* 原文 *
□ □ □ □
Finaleが終了となった今、現状ではDorico と Sibeliusのほぼ2強の状態にあります。この2つはどちらもできることの根本は変わりません。ただし、目的の差異、連携製品の有無、使い勝手が全く異なってくるので、好みが完全に分かれます。

以下では、「選ぶ基準の例」と上記の4つの作譜ソフトについて まとめます。

選ぶ基準

基準として、以下の点が明確であるか?重要と考えるか?を考えてみて下さい。

項目補足
目的単に作ることが目的か、綺麗なレイアウトに保つことが必須かです。
学びやすさ特に初心者には、参考書やネットでの情報源の多さが1つの基準になると思います。
連携製品連携機能の有無があるので1つの基準になると思います。

作譜ソフトの特徴

ここからは、各作譜ソフトの特徴の一例について説明していきます。

Finaleシリーズ

Finaleシリーズの特徴は、以下になります。
□ □ □ □
* 設問 *
作譜ソフトについての本文で、Finaleの終了後にほぼ2強の状態にあるとされているソフトはどれとどれですか。 ここに並ぶ行は本文とは関係がありません。

* 提供データ *
□ □ □ □
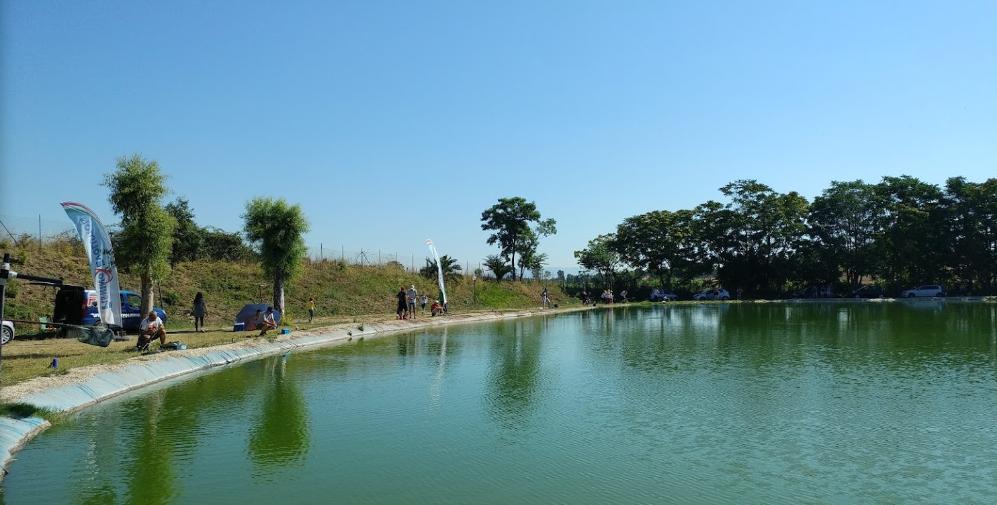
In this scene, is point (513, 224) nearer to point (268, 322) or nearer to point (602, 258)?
point (602, 258)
□ □ □ □
* 回答全文 *
DoricoとSibeliusです。